鈴置:1月12日、韓国政府は解決案を決める儀式として「徴用工」問題を話し合う討論会を開きました。この場で李元徳教授は以下のように語りました。
・[3つある解決法の1つは]請求権協定第3条の紛争解決条項である。異見がある時は仲裁委員会を構成することになる。さもなければ国際司法裁判所に共同で提訴する手法もある。これらは時間がかかるうえ、結果を楽観できない。
「判決が違法だ」と言い切っていませんが、「国際社会で争えば勝てそうにない」ことは認めています。2018年に最高裁判決が出た後、日本政府が第3条を使って仲裁委員会を持とうと提案した時に、韓国政府は――当時は文在寅(ムン・ジェイン)政権でしたが、無視しました。「勝てない」と判断したからでしょう。
李元徳教授が典型ですが、「出るところに出たら勝てない」と分かっているからこそ、「キシダの政治的決断」を迫るのです。
「現金化」のペテン
――もともと、無理筋の作戦なのですね。
鈴置:だから尹錫悦政権は「解決を急がないと大変なことになる」とのプロパガンダを繰り広げてきました。まずは「最高裁で勝訴した原告が、日本企業の財産を現金化したら日本政府は対抗措置を採るから大変なことになる」との理屈でした。
でも「現金化阻止」という宣伝も時間と共に馬脚を現しました。一向に現金化されないからです。「外交部が最高裁に対し現金化を留保するよう求めた」と尹錫悦政権は手柄顔で説明しますが、文在寅政権の時から現金化は実行されていませんでした。
原告を支援する左派団体の狙いは財団を作って日本にカネを出させ、自分たちの財布にすることです。現金化したら、その目論みが一気に崩れてしまいます。そこで支援団体は日本企業の資産を差し押さえる際、合弁子会社の株式など、現金化しにくいものばかり選んだのです。
――それでも韓国は「関係改善を急がないと大変なことになる」と日本に言い続ける……。

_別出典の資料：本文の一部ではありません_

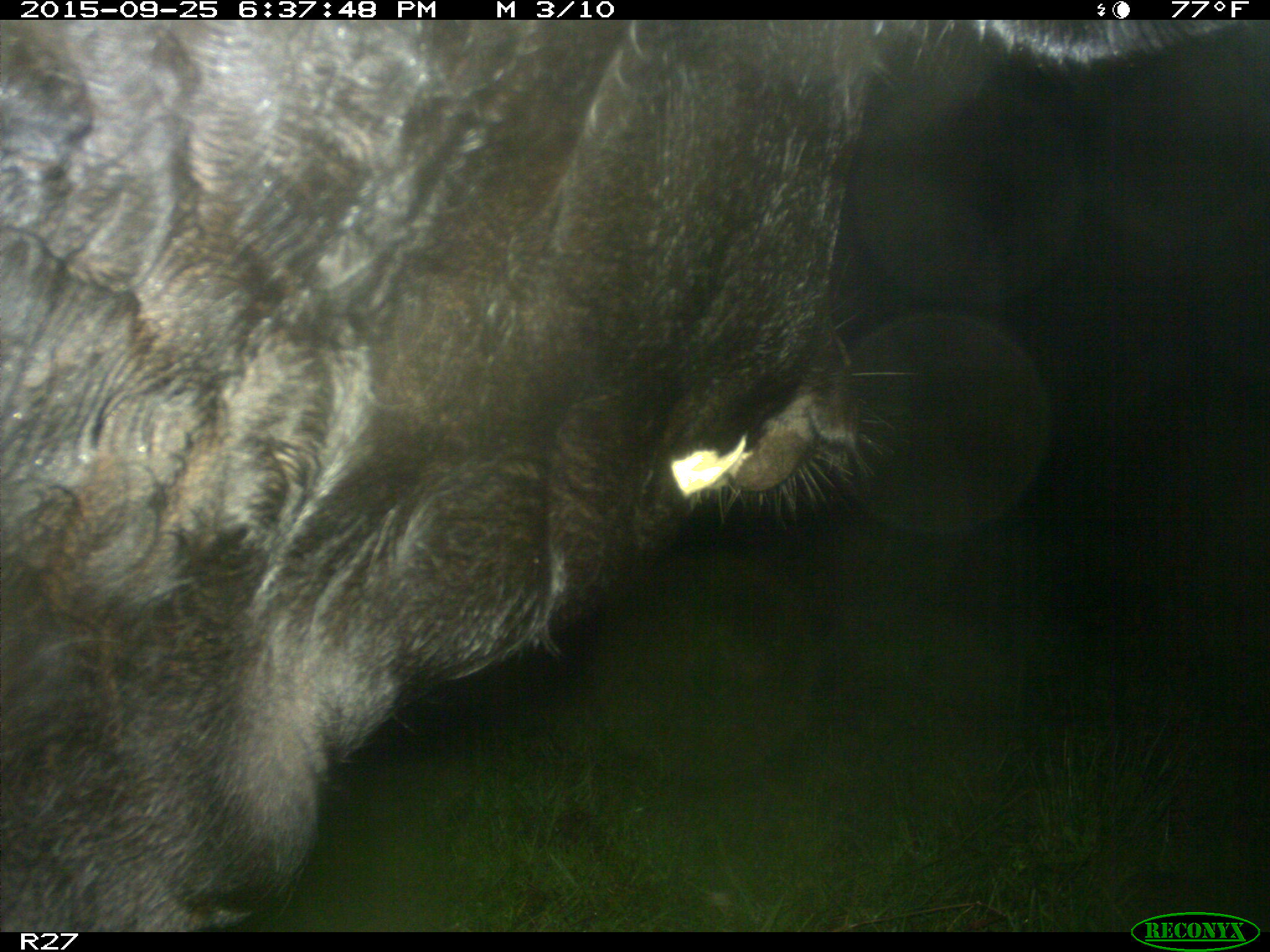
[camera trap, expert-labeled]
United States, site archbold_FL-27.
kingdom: Animalia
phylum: Chordata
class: Mammalia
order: Artiodactyla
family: Bovidae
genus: Bos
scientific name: Bos taurus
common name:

鈴置:それしか手がないからです。日本研究者の朴喆煕(パク・チョルヒ)ソウル大学教授は「現金化に向けた手続きは一時的に止まっているだけだ」と、手あかの付いた理屈を未だに持ちだして日本の譲歩を誘っています。毎日新聞のインタビュー記事「尹政権、求心力あるうちに」(2月14日)で読めます。
先ほど説明したように、現金化した際「出るところに出れば」韓国が泣くことになるのは確実ですが、韓国側はそれをひた隠しにして議論を進めるのです。
大和堆で対潜水艦戦を伝授
――「北東アジアの緊張が高まっている今、韓国と仲良くしないと日本は安全保障上、不利だ」という人もいます。
鈴置:韓国に近い日本の国会議員や学者、記者がそう声を揃えます。「関係を改善しないと、日米韓の軍事協力が円滑に進まない」との理屈です。韓国政府の意向を受けたものでしょう。でも、その嘘も次第にばれてきました。
実は、3カ国の軍事協力は今や、史上最強の水準にあります。日米韓は日本海での対潜水艦訓練を2022年9月30日に実施しました。
潜水艦探知の難しい大和堆で、北朝鮮を念頭に対潜戦のノウハウを海上自衛隊が韓国海軍に伝授するという過去にない合同訓練でした(「日米韓共同訓練で韓国の国論は真っ二つに… 迷走の本質は『恐中病』」参照)。
文在寅政権が壊した日韓の軍事情報交流も元に復しています。2月16日に公表した韓国の国防白書は「必要な情報交流は正常に行われている」と評価しています。聯合ニュースの「韓国国防白書 日本を『近い隣国』に格上げ=関係改善の意思反映」(2月16日、日本語版)で読めます。
北朝鮮は日米韓の軍事協力体制を強力に非難、2月18日にはICBM級のミサイルを日本のEEZ(排他的経済水域)に打ち込みました。3カ国の軍事協力が北にとって脅威となっている、何よりの証拠です。